Recent University of Minnesota research looked at consumer taste panel evaluations of loins and bacon from pigs fed up to 30% DDGS. Cooking loss was not negatively impacted by the DDGS, and taste panels could not tell the difference in loins across treatments.
Bacon was another matter. The taste panels rated flavor, tenderness and fattiness of bacon from pigs fed 30% DDGS more positively vs. control pigs and pigs fed lower levels of DDGS. The Minnesota research indicated pork loins from pigs fed up to 30% DDGS could be stored up to 28 days without significant effect on lipid oxidation.
Counteracting Negative Effects
Shurson believes a “best-of-both-worlds” strategy will work. “We did a study to find out what happened if we took DDGS out of the diet prior to harvest and found that withdrawing distillers helps correct some of the IV targets,” he explains.
An IV of less than 70 can be achieved by feeding 15% dietary DDGS throughout the grow-finish period with no withdrawal, or by feeding 30% dietary DDGS with a three-week withdrawal, pre-harvest.
“Research has shown linear reductions in linoleic acid and IV content of belly fat over time when DDGS was removed or reduced in the diet,” he says.
In addition to level and length of time DDGS is fed, swine nutritionists remind producers that negative effects may also be affected by other ingredients in the diet. The complete diet needs to be evaluated without focusing too much on individual ingredients, according to Kevin Touchette, Cargill Animal Nutrition.
Wayne Cast, swine nutrition specialist with Value-Added Science & Technologies (VAST), says the economic benefit from feeding DDGS is huge, and any discussion about restricting IV through dietary measures, such as limiting DDGS, should be approached cautiously.
“Restrictions on IV could potentially increase feed cost. Making changes that reduce one IV unit can add $0.29 to $1.08/pig, depending on the price of DDGS and the nutrient contents of the ration,” he explains. VAST's services include evaluating quality and cost of DDGS sources in rations.
The Fat Quality Symposium was a first step in bringing pork industry stakeholders together to discuss the various factors that impact pork quality, says Steve Larsen, National Pork Board director of pork safety.
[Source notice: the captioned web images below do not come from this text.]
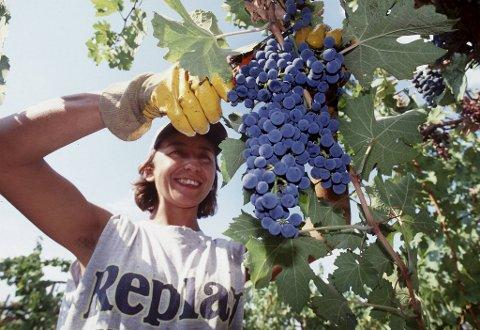 Sangiovese – også kalt Brunello – er Toscanas berømte drue. Den kan lage noen av Italias aller beste rødviner. Her er det innhøsting av Sangiovese-druer hos Castello Banfi i Montalcino.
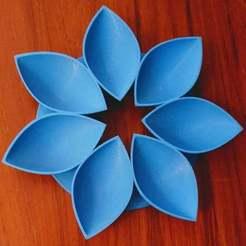 IMG_20201129_102212.jpg Download free STL file Petals4 • Design to 3D print, Birk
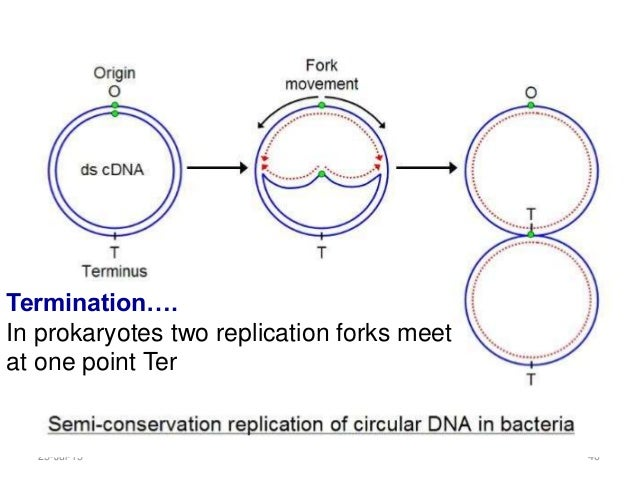 two replication forks meet the fockers
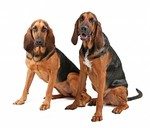 Two Bloodhound dogs
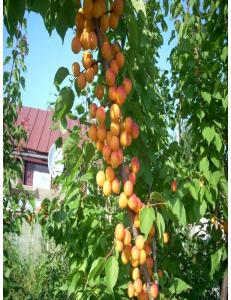 Колоновидный абрикос Первайс в Евпатории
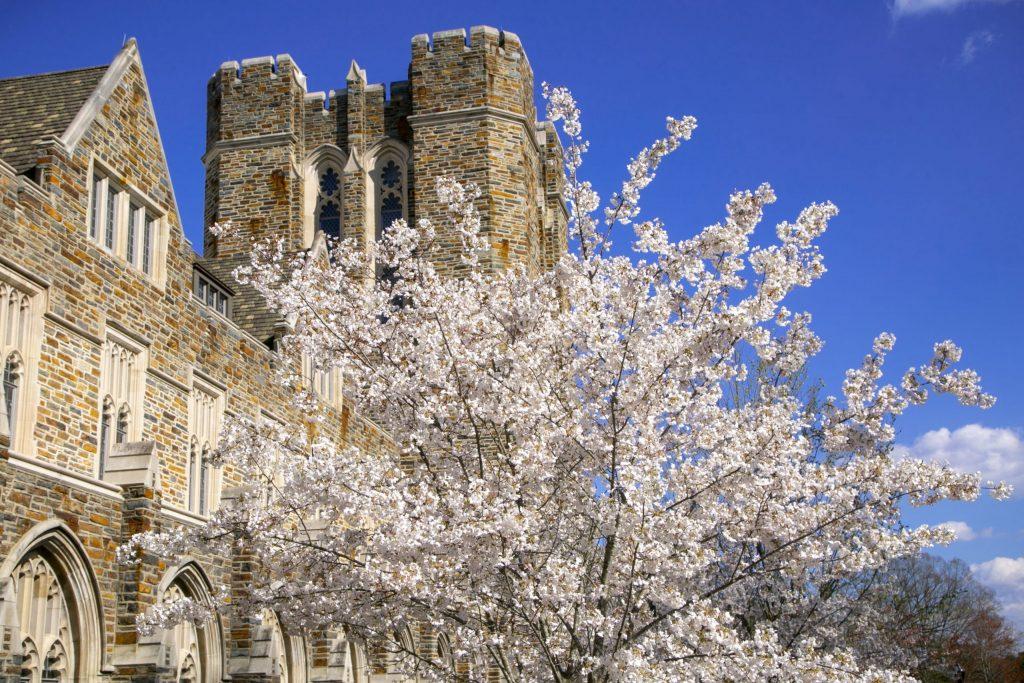 Duke at Spring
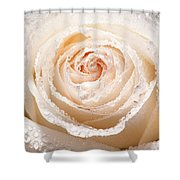 Wet White Rose Shower Curtain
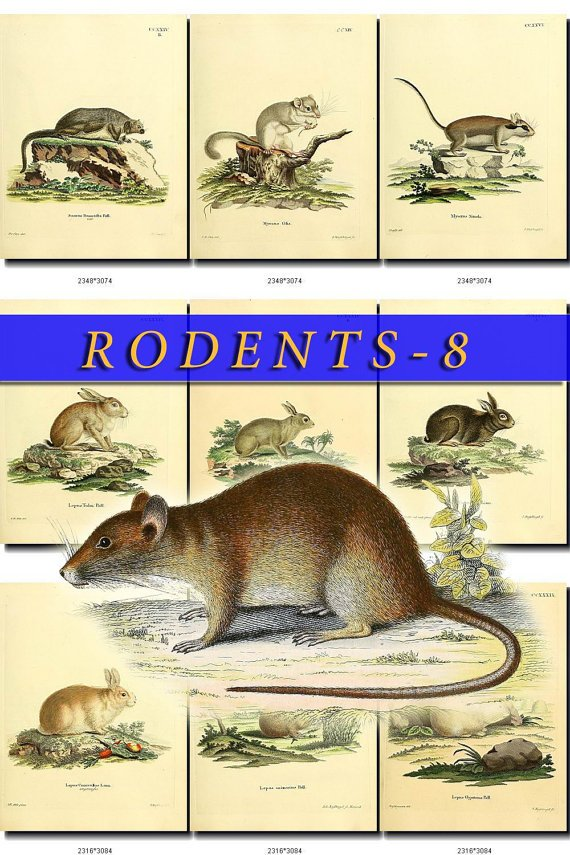 RODENTS-8 49 vintage print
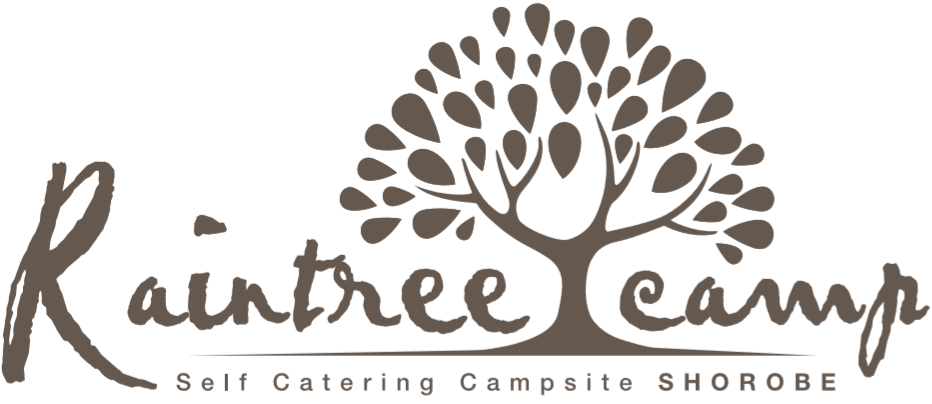 Raintree Camp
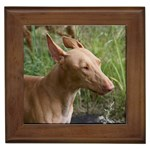 Pharaoh Hound Gifts, Dog Merchandise, Custom Dog Gift Ideas, Breed Information & Dog Photos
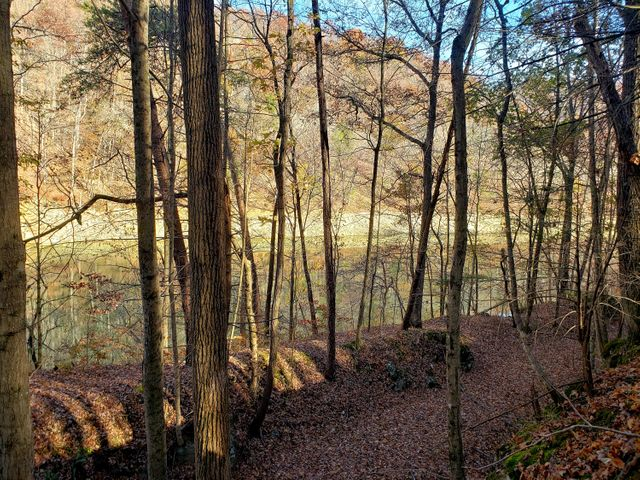 Lot 17 Lakemont Lane, Caryville, TN 37714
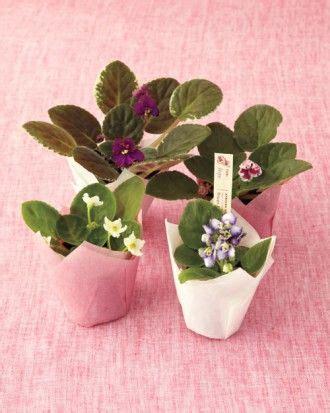 Bunga Artfcl Mini Violet 187 best images about violets pot ideas on miniature tea cups and saintpaulia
During a packer round table discussion, Dennis Seman, applied principle scientist for Oscar Mayer-Kraft, summed up the challenges and goals associated with fat quality:
“We want every consumer to have a good experience when they buy our product. We want consistency from pork producers and we also have to please the consumer. We're all in this together.”
Lora Berg is a freelance writer from Lakeville, MN.